*WRITTEN TASKS*:
A – In the passage on Epiphone and Gibson archtops, until what year did the McCarty pickup remain in Gibson's catalog?
B – Substitute "Triumph Cutaway" for "Triumph Regent" and write out the stretch from "Meantime, Epiphone debuted" through "rivals as well." in the passage on Epiphone and Gibson archtops.
C – Resume the passage on Epiphone and Gibson archtops from where it stops.

*SOURCE TEXT*:
......

Hardware: Original nickel hardware includes 16X1 epsilon logo Epi tuners, Pat. Pend. Frequensator tailpiece, adjustable compensated rosewood bridge, Epiphone C-1 Spectrum pickup cutaway pickguard assembly, with tone and volume controls, endpin jack
Notes: In June of 1948, Gibson debuted a "Finger Rest Pickup" on an L-7 model at the NAMM music industry trade show. This unit, now known as the "McCarty" pickup after Gibson's chief engineer, incorporated one or two floating P-90 pickups into a custom pickguard designed to convert acoustic archtops for electric play. Around the same time, one of the Epiphone partners, Frixo, designed a double floating pickguard pickup system for his own '47 Emperor, using a pair of Epi "Tone Spectrum" single coil pickups.
By November of 1950, the Epiphone conversion pickup was listed in the company's price list as the "Epiphone Spectrum Pickup in Pickguard Unit" and came in single and double versions, for cutaway or non-cutaway guitars. Like the McCarty, the Spectrum could be ordered as a factory option on a new guitar, or added as an aftermarket part. The McCarty pickup remained in Gibson's catalog until 1970, and was a popular option for their carved top guitars. The Spectrum pickup, by contrast, is now so scarce that even the most diligent collectors have rarely even seen one, much less had the opportunity to play one of the elusive units.
Meantime, Epiphone debuted its new Triumph Regent model in 1949. The cutaway version of Epis most popular professional archtop, the Triumph Regent was manufactured in New York for only about three years, and is accordingly a much scarcer item than either the non-cutaway Triumph, or its competitor, the Gibson L-7C. The Epiphone cutaway design was deeper than Gibson's, allowing greater access to the uppermost frets, and cutaway Epis generally tend to have greater acoustic projection than their Kalamazoo rivals as well.

......

*SUPPLIED RECORDS*:
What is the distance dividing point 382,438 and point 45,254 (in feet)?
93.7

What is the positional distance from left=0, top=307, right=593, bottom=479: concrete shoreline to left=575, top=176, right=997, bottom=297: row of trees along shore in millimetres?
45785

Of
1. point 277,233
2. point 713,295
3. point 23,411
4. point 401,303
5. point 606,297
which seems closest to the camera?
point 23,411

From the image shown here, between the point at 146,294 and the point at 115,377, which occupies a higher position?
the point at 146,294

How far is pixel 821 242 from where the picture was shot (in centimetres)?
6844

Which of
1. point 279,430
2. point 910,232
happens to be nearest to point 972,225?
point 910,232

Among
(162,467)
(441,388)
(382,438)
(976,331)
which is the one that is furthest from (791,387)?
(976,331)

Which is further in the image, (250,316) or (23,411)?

......

*EXERCISE RESULTS*:
A – 1970

B –
Meantime, Epiphone debuted its new Triumph Cutaway model in 1949. The cutaway version of Epis most popular professional archtop, the Triumph Cutaway was manufactured in New York for only about three years, and is accordingly a much scarcer item than either the non-cutaway Triumph, or its competitor, the Gibson L-7C. The Epiphone cutaway design was deeper than Gibson's, allowing greater access to the uppermost frets, and cutaway Epis generally tend to have greater acoustic projection than their Kalamazoo rivals as well.

C –
This stunning blonde beauty is from tthe second model year, and is one of the most pristine examples we have seen here to date. The Spectrum pickup is a "C-1" model, with volume and tone controls, and is fitted to a vintage correct black bakelite pickguard fabricated from an original template at our shop. The single coil pickup has adjustable poles, like the DeArmond 1100 Rhythm Chief, and is remarkably similar in tone, with the clear airy responsiveness and a slight microphonic quality, that capture some of the acoustic resonance of the soundboard, in addition to the magnetic response of the strings alone. Completely self-contained and non-invasive, the entire Spectrum unit may be detached without a trace by removing just three small screws and disconnecting the wire to the endpin jack.
Unplugged, the guitar is a classic Epi; so acoustically powerful that one wonders how often the pickup was required in the first place. Triumph Regents are among the very few cutaway guitars that can compare favorably in volume with their noncutaway contemporaries. (It's only a pity Epiphone didn't make more of them. Production tapered off sharply after 1953, and dwindled to a mere handful by the firm's demise in 1956.)
This remarkable instrument has been preserved in truly astounding condition, free of pick, buckle, thumb or fingerboard wear. The tailpiece is solid, and the original amber blonde finish looks much as it must have when it first left the factory during the Truman administration. The solid carved back has attractive birdseye figure, and the cherry wood neck is laminated with walnut centerstripes. The original multi-ply binding has a few tiny shims on the back, with just a trace of flaked finish near the bass waist. Action is smooth and low over freshly dressed original fretwork, and the neck has a comfy medium C profile, quite contemporary in feel. And the original brown Epiphone hardshell case is every bit as fine as the guitar itself.
A rare opportunity to acquire a truly pioneering instrument, in gleaming condition, from the dawn of the modern jazz guitar. One only: call now.
Setup: The frets have been precision leveled, recrowned and polished; trussrod tension and neck relief adjusted; bridge height adjusted; bridge compensation set; string slots at nut and bridge inspected and recut as necessary; bridge foot contour inspected and fit to top as necessary; bridge radius inspected and recurved as necessary; bridge wheels and tuners lubricated; fingerboard and bridge oiled; body and neck cleaned and hand polished.
This instrument is strung with medium gauge nickel roundwound strings. The guitar will accommodate lighter or heavier gauge strings, according to preference. String action is set at 4/64" to 5/64" at the 12th fret, with moderate relief for acoustic playing with medium strings. The action may be lowered or raised to your requirements with the adjustable bridge.